Between days 8 and 10, after the acute phase, activated CD4 T cells and senescent CD8 T cells formed a higher proportion of the total. The latter form part of a population of terminally differentiated effector memory T-cells re-expressing CD45RA (EMRA) and express senescent marker (CD57), while others express the activation marker (PD1).
When stimulated by monkeypox virus pooled peptides, peripheral blood mononuclear cells (PBMCs) showed a poxvirus-specific T cell response in almost every case. The strength of the specific T cell response was independent of the clinical features. However, cytokine levels varied with the severity of symptoms.
What are the conclusions?
Monkeypox infection in naïve human subjects appears to produce a strong immune response, characterized by the reduction of naïve CD4 and CD8 T cells, with the rapid expansion of both CD4 and CD8 T effector memory cells expressing surface markers CD38, PD-1, and CD57. This level of activation decreased as the patient recovered.
Most patients had increased inflammatory cytokine concentrations produced by virus-specific T cells soon after the onset of symptoms. The raised levels persisted into the convalescent period. Mild infections were associated with a lower level of T cell activation and differentiation.
The strong T cell cytokine response to viral antigens at 10-12 days from symptom onset appears independent of symptoms. Even though the monkeypox virus evades T cell recognition, other immune mechanisms allow the human host to mount antiviral T cell responses rapidly and potently, often better than following exposure to the vaccinia virus.

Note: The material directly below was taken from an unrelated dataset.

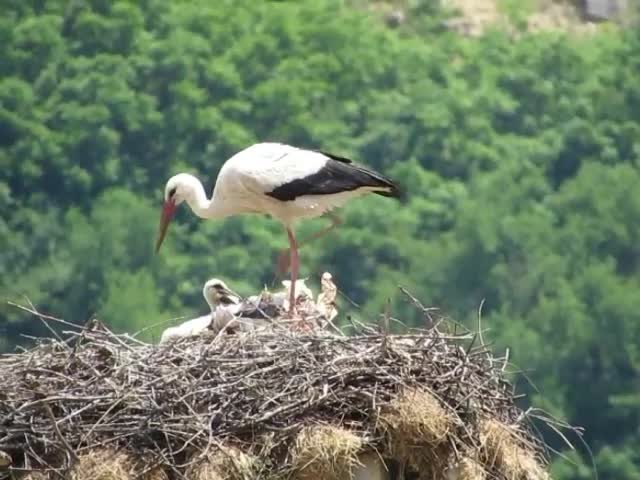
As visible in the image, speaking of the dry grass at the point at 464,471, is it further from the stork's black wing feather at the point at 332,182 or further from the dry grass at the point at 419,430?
the stork's black wing feather at the point at 332,182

After an earlier monkeypox outbreak (the USA, 2003), survivors showed persistent, robust cell-mediated immunity against the virus for at least one year, indicating that memory CD4 T cells continued to persist after natural infection. This resembles the responses to smallpox vaccination, an important finding since CD4 T cell memory cells provide a continuing stimulus for prolonged B cell memory.

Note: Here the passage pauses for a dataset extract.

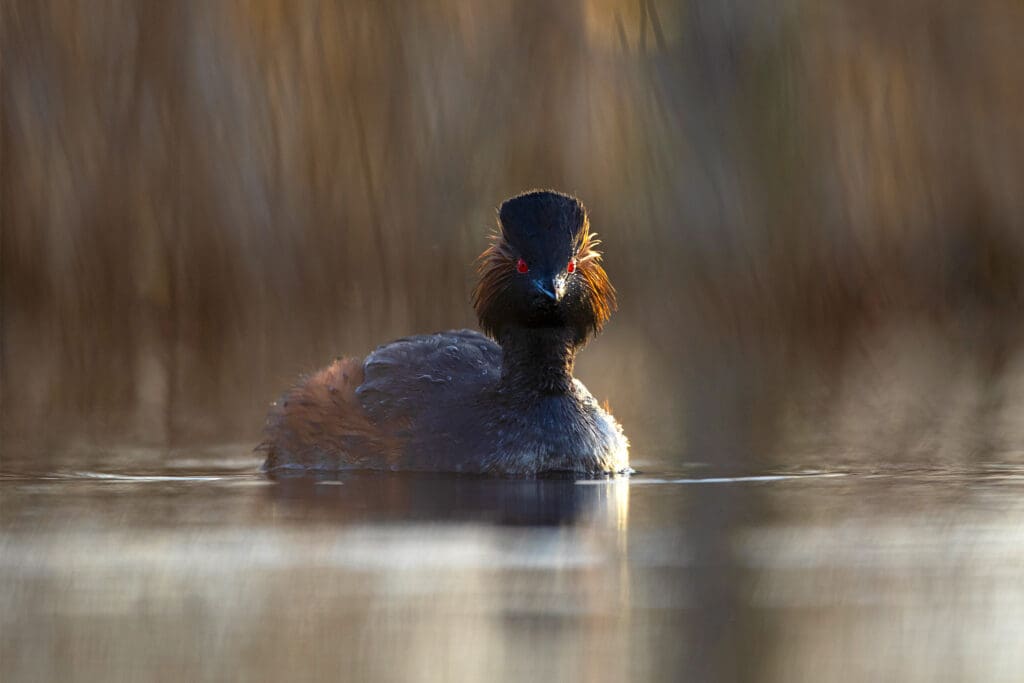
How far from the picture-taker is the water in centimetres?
474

The currently circulating virus clade is very similar to the West Africa clade and appears to evoke an early immune-inflammatory response, indicating protective innate immune responses at work. This may explain the preponderance of mild infections.

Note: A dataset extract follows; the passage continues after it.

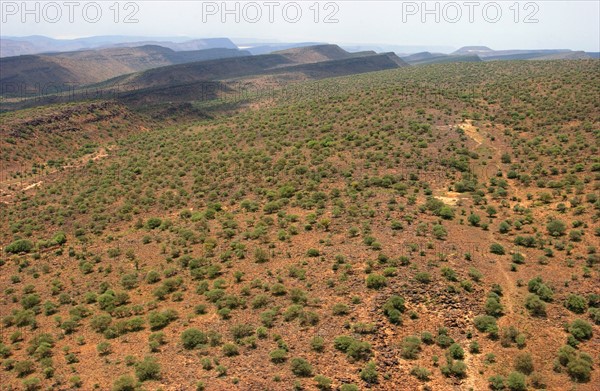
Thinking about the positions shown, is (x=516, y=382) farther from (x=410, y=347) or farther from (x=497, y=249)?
(x=497, y=249)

The perturbation of adaptive cellular immunity by HIV infection did not appear to curtail the rapid, effective response to monkeypox, though all such patients in this study had well-controlled HIV. This corroborates other research showing that HIV does not affect the presentation or severity of monkeypox. Moreover, it suggests that monkeypox vaccines may be equally effective in PLWH.
Further work should be addressed to patients with advanced HIV disease who presumably have a lower cellular immune capacity.
Preprints with The Lancet publishes preliminary scientific reports that are not peer-reviewed and, therefore, should not be regarded as conclusive, guide clinical practice/health-related behavior, or treated as established information.